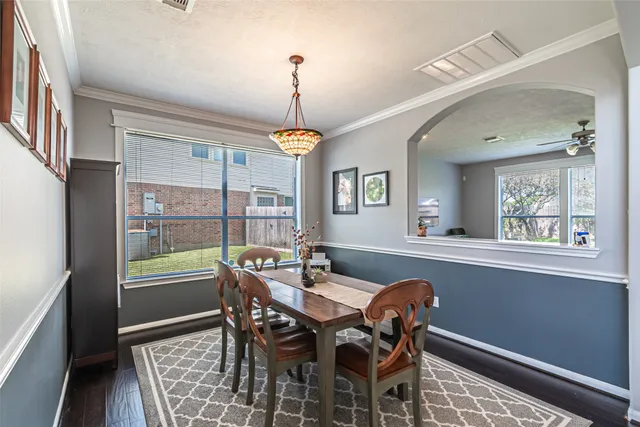a dining room with furniture a chandelier and wooden floor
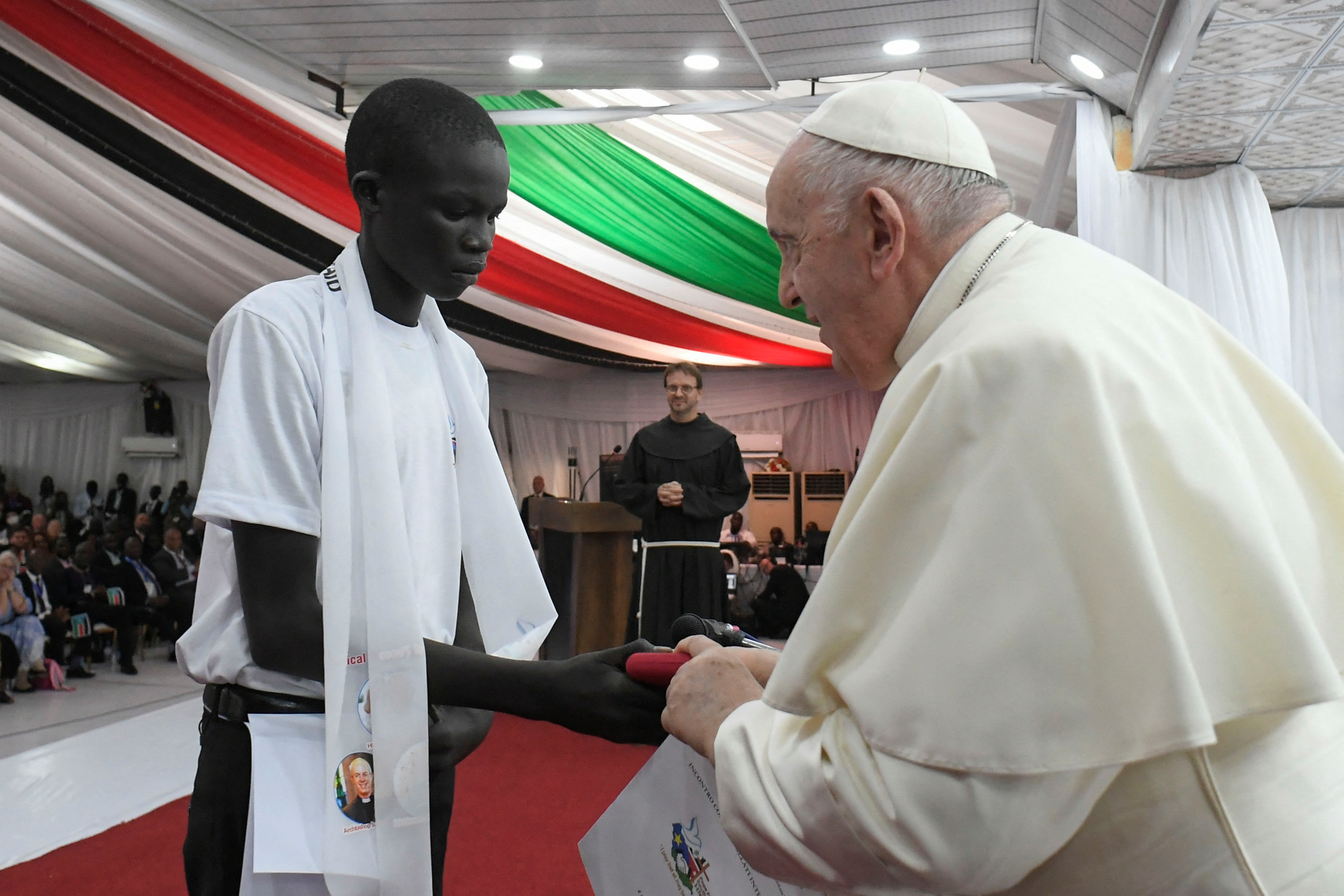 Pope Francis meets displaced child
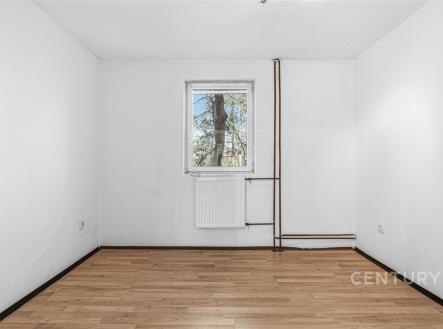 Prázdný pokoj s parketovou podlahou, bílými stěnami a oknem s výhledem na přírodu, vhodný pro rekonstrukci a vlastní designové úpravy. | Prodej - dům/vila, 144 m²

§ §

### WHAT THIS TASK INVOLVES
Copy the data precisely. Skip every picture.

### WRITTEN SOLUTION
a dining room with furniture a chandelier and wooden floor
 Pope Francis meets displaced child
 Prázdný pokoj s parketovou podlahou, bílými stěnami a oknem s výhledem na přírodu, vhodný pro rekonstrukci a vlastní designové úpravy. | Prodej - dům/vila, 144 m²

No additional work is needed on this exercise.